Secondo i consulenti chiamati a verificare lo stato degli impianti, il quadro venutosi a delineare avrebbe determinato un grave impatto ambientale ed oggettive condizioni di pericolo di seri danni alla salute per tutti coloro che prestavano la loro opera nel reparto “cokerie”. Inutile rimarcare che le conseguenze descritte dalla perizia le avrebbe sopportate anche la cittadinanza. Per non parlare degli arredi urbani e degli edifici pubblici (in particolare strade e cimiteri). Che, in base a quanto sancito dalla sentenza emessa dal giudice monocratico, furono danneggiati dalle emissioni di imprecisati quantitativi di polveri minerali, di Ipa e di benzene. A giudizio del magistrato che ha valutato la vicenda, quel processo produttivo creò più di un problema a livello di inquinamento. Più di un problema che il giudice ha ritenuto di sanzionare procedendo all'affermazione di responsabilità dei vertici dello stabilimento ILVA. Anche di Claudio Riva, per il quale i pubblici ministeri avevano chiesto il non doversi procedere.
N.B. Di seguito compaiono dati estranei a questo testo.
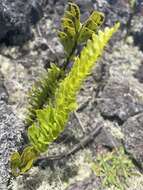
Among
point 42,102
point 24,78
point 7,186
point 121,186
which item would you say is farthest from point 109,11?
point 7,186

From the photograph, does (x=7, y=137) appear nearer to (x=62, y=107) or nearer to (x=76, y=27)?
(x=62, y=107)

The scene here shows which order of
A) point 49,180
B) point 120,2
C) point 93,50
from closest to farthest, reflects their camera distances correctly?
point 93,50 < point 49,180 < point 120,2

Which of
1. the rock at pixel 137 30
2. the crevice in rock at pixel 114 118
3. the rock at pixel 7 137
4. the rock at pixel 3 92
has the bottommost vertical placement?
the crevice in rock at pixel 114 118

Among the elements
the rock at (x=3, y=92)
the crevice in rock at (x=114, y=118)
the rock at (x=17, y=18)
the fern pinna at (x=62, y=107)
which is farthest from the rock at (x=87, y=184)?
the rock at (x=17, y=18)

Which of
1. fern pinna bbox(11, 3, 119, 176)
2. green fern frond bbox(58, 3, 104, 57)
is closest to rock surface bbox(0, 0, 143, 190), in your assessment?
fern pinna bbox(11, 3, 119, 176)

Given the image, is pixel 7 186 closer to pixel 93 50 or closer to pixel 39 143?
pixel 39 143

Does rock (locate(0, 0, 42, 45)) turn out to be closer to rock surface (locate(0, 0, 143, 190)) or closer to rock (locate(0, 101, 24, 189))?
rock surface (locate(0, 0, 143, 190))

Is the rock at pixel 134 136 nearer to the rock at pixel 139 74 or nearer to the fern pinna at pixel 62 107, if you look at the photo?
the rock at pixel 139 74
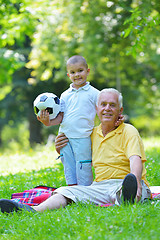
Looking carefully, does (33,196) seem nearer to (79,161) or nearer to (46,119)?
(79,161)

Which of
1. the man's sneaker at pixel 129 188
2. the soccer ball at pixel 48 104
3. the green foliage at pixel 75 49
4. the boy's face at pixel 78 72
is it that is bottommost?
the man's sneaker at pixel 129 188

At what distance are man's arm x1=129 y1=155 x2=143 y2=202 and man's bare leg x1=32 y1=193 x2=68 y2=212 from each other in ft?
2.60

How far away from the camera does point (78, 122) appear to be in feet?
14.4

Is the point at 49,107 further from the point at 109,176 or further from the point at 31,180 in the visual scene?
the point at 31,180

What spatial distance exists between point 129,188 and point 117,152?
680 mm

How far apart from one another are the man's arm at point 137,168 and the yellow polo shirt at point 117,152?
0.06 m

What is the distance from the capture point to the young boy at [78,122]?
4.36 meters

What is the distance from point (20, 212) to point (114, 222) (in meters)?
1.17

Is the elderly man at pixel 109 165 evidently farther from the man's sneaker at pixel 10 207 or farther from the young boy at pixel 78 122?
the young boy at pixel 78 122

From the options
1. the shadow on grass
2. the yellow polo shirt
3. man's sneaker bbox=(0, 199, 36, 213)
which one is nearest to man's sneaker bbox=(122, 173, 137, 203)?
the yellow polo shirt

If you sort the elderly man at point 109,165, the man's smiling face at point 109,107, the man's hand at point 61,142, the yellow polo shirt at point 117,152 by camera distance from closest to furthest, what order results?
the elderly man at point 109,165
the yellow polo shirt at point 117,152
the man's smiling face at point 109,107
the man's hand at point 61,142

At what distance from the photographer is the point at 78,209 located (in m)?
3.55

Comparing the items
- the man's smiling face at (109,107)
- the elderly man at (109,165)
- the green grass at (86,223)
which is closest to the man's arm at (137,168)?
the elderly man at (109,165)

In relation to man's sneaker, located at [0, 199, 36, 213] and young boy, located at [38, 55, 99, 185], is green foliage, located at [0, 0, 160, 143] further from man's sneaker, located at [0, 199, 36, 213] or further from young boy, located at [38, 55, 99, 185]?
man's sneaker, located at [0, 199, 36, 213]
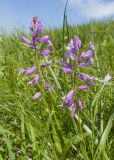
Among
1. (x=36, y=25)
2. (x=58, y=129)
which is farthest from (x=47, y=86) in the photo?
(x=36, y=25)

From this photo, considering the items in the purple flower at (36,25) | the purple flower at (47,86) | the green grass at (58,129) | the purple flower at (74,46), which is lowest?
the green grass at (58,129)

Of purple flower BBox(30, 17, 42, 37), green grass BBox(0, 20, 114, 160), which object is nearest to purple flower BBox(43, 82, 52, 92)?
green grass BBox(0, 20, 114, 160)

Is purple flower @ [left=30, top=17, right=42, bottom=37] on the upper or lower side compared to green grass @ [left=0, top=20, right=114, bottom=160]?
upper

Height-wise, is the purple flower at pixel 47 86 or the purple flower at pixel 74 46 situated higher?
the purple flower at pixel 74 46

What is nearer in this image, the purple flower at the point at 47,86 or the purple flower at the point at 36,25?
the purple flower at the point at 36,25

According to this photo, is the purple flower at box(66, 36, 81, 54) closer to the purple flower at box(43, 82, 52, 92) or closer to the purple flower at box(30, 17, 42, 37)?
the purple flower at box(30, 17, 42, 37)

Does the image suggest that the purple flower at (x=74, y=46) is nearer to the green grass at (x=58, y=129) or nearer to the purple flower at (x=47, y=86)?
the green grass at (x=58, y=129)

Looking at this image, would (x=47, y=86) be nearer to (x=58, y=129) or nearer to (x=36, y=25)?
(x=58, y=129)

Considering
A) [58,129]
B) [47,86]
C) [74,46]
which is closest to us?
[74,46]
Completamente differente è stato l'esito processuale per l'amministratore delegato ed il direttore dell'AGIP, i dottori Moroni ed Elefante. Preso atto di quanto emerso dalla lunga istruttoria dibattimentale (che, ricordiamo, ha fatto registrare anche le testimonianze dell'ex sindaco di Taranto, Rossana Di Bello, e del presidente della Provincia, Gianni Florido), nei confronti degli imputati il giudice ha ritenuto prescritto il reato di “getto pericoloso di cose”, mentre per quanto concerne l'accusa di danneggiamento e di mancato rispetto dei valori di emissione di polveri totali sospese è stata decretata l'assoluzione, rispettivamente, perchè il fatto non sussiste e per non aver commesso il fatto. Altre due decisioni caratterizzanti un verdetto che ha riconosciuto il diritto delle parti civili (la UIL provinciale e “Legambiente”) al risarcimento di danni la cui entità verrà stabilita nel corso di un distinto procedimento.
Quasi a dimostrare che il processo alla “grande industria” ha scritto solo il suo primo capitolo.